Within this, the tech giant promises to cover the financial cost of energy consumed by the data centers, a burden that has so far fallen onto the consumer – with current estimates calculating that AI infrastructure will see energy demand surge to almost 300% by 2035.
This commitment from Microsoft comes after President Trump asked tech companies to ‘pay their own way’ for their data centers, where he singled out Microsoft for leading the charge amongst tech firms and taking responsibility for their own infrastructure.
Differently than ‘some others’
“This commits us to the concrete steps needed to be a good neighbor in the communities where we build, own, and operate our datacenters,” Microsoft added. “It reflects our sense of civic responsibility as well as a broad and long-term view of what it will take to run a successful AI infrastructure business. In short, we will set a high bar.”

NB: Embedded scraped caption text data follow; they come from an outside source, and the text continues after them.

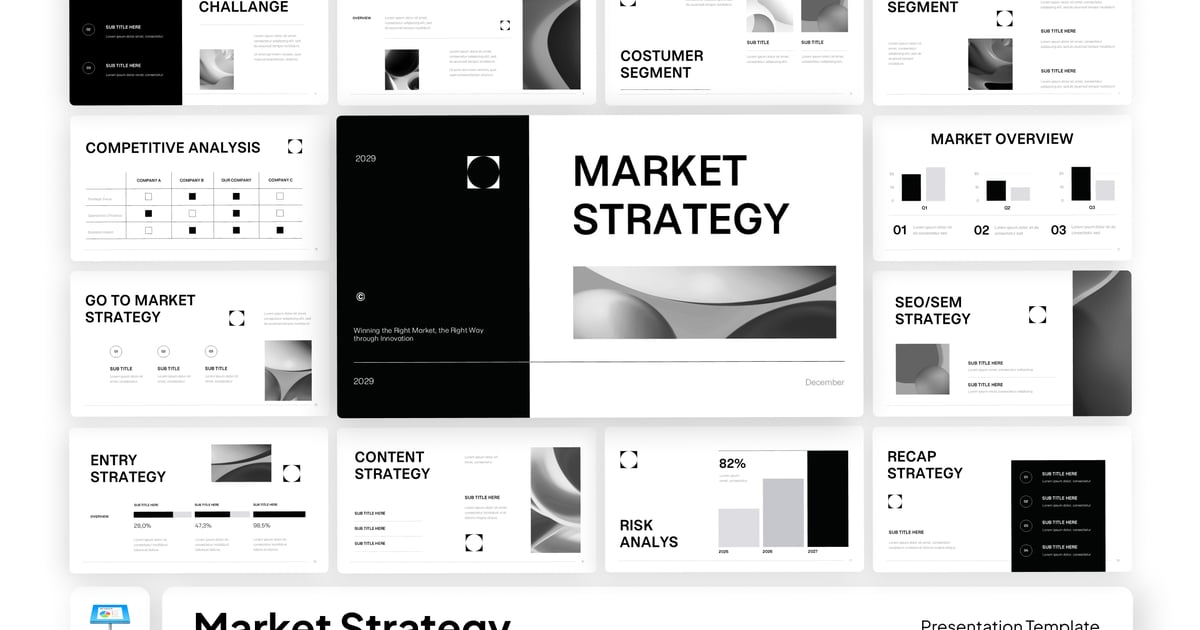 市场战略主题演讲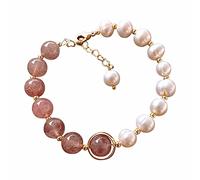 d'acqua con braccialetto di rosa Braccialetto di design di tendenza di Temperamento retrò Bracciali Abbondanza (Pink, One Size)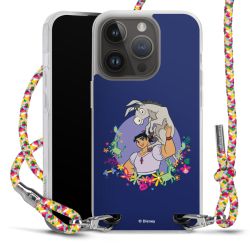 New Carry Case Transparent Stoff colourful/silber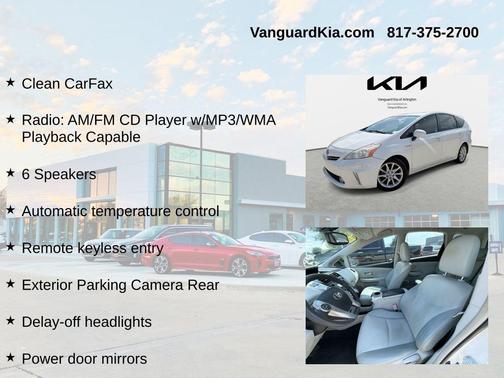 Blizzard Pearl 2012 Toyota Prius v Five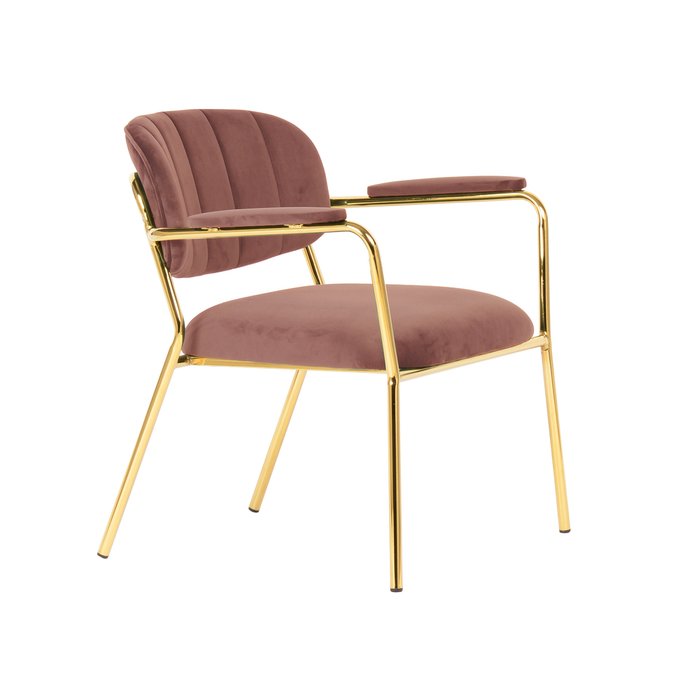 Кресло Кэрол пыльно-розового цвета - лучшие Интерьерные кресла в INMYROOM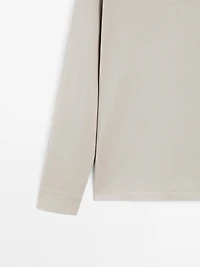 Polo effet usé 100 % coton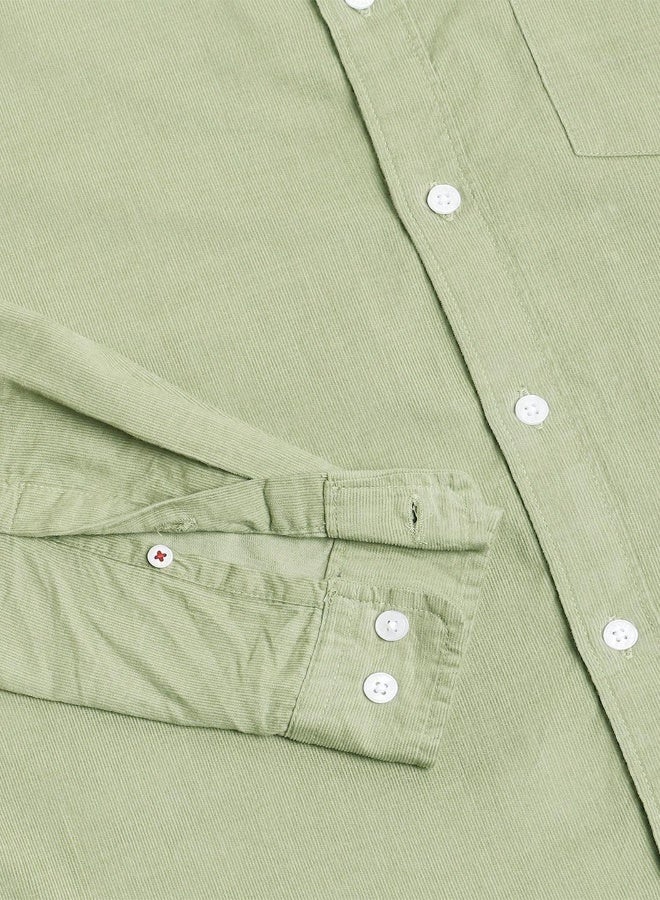 Dennis Lingo قميص أخضر بقصّة Slim Fit للرجال  - Image 3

This commitment comes in five forms; paying utility rates to ensure energy prices don’t rise, replenishing more water than the data center uses, creating jobs for residents, paying taxes to invest in local infrastructure, and investing in local AI training and non-profits.
Data centers have been notoriously accused of creating serious and substantial concerns for water supplies (especially in areas that commonly battle with drought issues and water scarcity) – with some local homeowners reporting having lost access to clean drinking water.
Although these data centers may seem reminiscent of large factories or manufacturing plants that carry similar environmental concerns, it’s important to note that these data centers create very few jobs once built, only needing a small amount of technicians to service the center.
It’s unsurprising to see these goodwill commitments from tech companies – not because they care about the communities they ‘serve’, but because communities are pushing back against the damaging effects of such huge, energy and water consuming infrastructure built to support a technology that most consumers ‘don’t care about’.
In fact, reports have claimed around $64 billion in US data center projects have been delayed or blocked by local bipartisan opposition. Microsoft is already rumored to have cancelled several data center projects worth billions of dollars, so this shift towards a responsible data center model is not altogether unsurprising.